今週(4月第1週)は欧米で重要な経済指標の発表が集中する。欧州中央銀行(ECB)の政策決定を控え、ユーロ圏の腰折れが顕著になれば、ユーロ売り・ドル買いに振れる見通し。ただ、3月27日にNZ準備銀行(中央銀行)が金融正常化から撤退する方針を示しており、世界経済の退潮が進めば安全通貨としてドルや円が選好される地合いとなっている。
一方、米国の経済指標は小売売上高やISM製造業景気指数(1日発表予定)や雇用統計(5日発表予定)でFRBのハト派的な金融政策を後押しする可能性があろう。その際にはドル売りに振れやすくなるものの、指標悪化はある程度織り込み済みで、市場予想に沿った内容ならドル売りが大きく広がる可能性は低いとみられる。米中貿易交渉の合意期待で円売りに振れやすいことも、ドルの押し上げ要因となる。4月3日からはワシントンで行われる協議では、中国の知的財産権保護などがテーマになるとみられている。

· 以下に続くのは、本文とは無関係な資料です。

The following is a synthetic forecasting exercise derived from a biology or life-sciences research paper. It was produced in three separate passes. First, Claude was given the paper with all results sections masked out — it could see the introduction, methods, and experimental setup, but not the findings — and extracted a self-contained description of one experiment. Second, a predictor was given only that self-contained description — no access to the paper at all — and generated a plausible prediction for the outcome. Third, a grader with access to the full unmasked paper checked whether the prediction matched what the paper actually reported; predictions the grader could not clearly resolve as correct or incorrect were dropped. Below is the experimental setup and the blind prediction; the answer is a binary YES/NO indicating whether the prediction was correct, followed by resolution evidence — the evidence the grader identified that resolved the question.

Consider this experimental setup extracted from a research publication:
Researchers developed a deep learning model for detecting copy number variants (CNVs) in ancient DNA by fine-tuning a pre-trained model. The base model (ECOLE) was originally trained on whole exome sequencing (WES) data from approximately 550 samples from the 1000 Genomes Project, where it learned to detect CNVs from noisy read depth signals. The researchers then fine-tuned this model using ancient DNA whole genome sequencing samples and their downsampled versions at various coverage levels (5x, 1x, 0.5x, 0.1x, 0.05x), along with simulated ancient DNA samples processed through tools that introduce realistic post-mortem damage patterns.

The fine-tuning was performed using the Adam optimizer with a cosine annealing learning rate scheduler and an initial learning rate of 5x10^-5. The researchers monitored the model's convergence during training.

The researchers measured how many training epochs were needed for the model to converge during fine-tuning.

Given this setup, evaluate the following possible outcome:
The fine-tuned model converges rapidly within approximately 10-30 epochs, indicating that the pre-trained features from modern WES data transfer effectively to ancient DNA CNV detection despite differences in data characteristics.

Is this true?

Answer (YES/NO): NO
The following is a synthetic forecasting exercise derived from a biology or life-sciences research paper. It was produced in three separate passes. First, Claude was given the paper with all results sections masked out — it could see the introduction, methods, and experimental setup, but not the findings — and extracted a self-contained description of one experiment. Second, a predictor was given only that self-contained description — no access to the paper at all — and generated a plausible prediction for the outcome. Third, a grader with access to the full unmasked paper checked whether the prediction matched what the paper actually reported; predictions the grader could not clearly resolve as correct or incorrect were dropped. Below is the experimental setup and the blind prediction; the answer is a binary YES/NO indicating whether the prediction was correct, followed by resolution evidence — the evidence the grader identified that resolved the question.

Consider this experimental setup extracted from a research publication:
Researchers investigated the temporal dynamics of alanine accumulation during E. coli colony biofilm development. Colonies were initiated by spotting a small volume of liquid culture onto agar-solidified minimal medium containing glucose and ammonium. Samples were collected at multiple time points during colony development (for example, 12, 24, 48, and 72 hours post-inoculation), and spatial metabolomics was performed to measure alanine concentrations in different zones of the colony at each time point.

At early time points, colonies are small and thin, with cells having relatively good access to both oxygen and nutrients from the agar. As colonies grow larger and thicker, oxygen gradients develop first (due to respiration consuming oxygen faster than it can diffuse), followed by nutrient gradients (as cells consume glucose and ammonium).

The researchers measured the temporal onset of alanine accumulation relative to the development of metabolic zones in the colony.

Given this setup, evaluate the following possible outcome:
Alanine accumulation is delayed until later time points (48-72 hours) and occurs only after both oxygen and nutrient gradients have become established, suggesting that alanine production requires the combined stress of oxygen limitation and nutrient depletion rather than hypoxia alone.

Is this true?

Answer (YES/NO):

なお、トルコのエルドアン政権がリラ売り阻止を狙った政策の効果を見極める展開となろう。3月31日に実施される統一地方選の結果を受け、与党が敗北すれば政治の混乱を嫌気したリラ売りも予想される。その際には、新興国発のリスク要因が強まりそうだ。
【米3月雇用統計】(5日発表予定)
5日発表の米3月雇用統計は、失業率3.8%、非農業部門雇用者数は前月比+17.5万人、平均時給は前年比+3.4%が市場予想。3月の雇用者数は2月実績を上回る可能性が高い。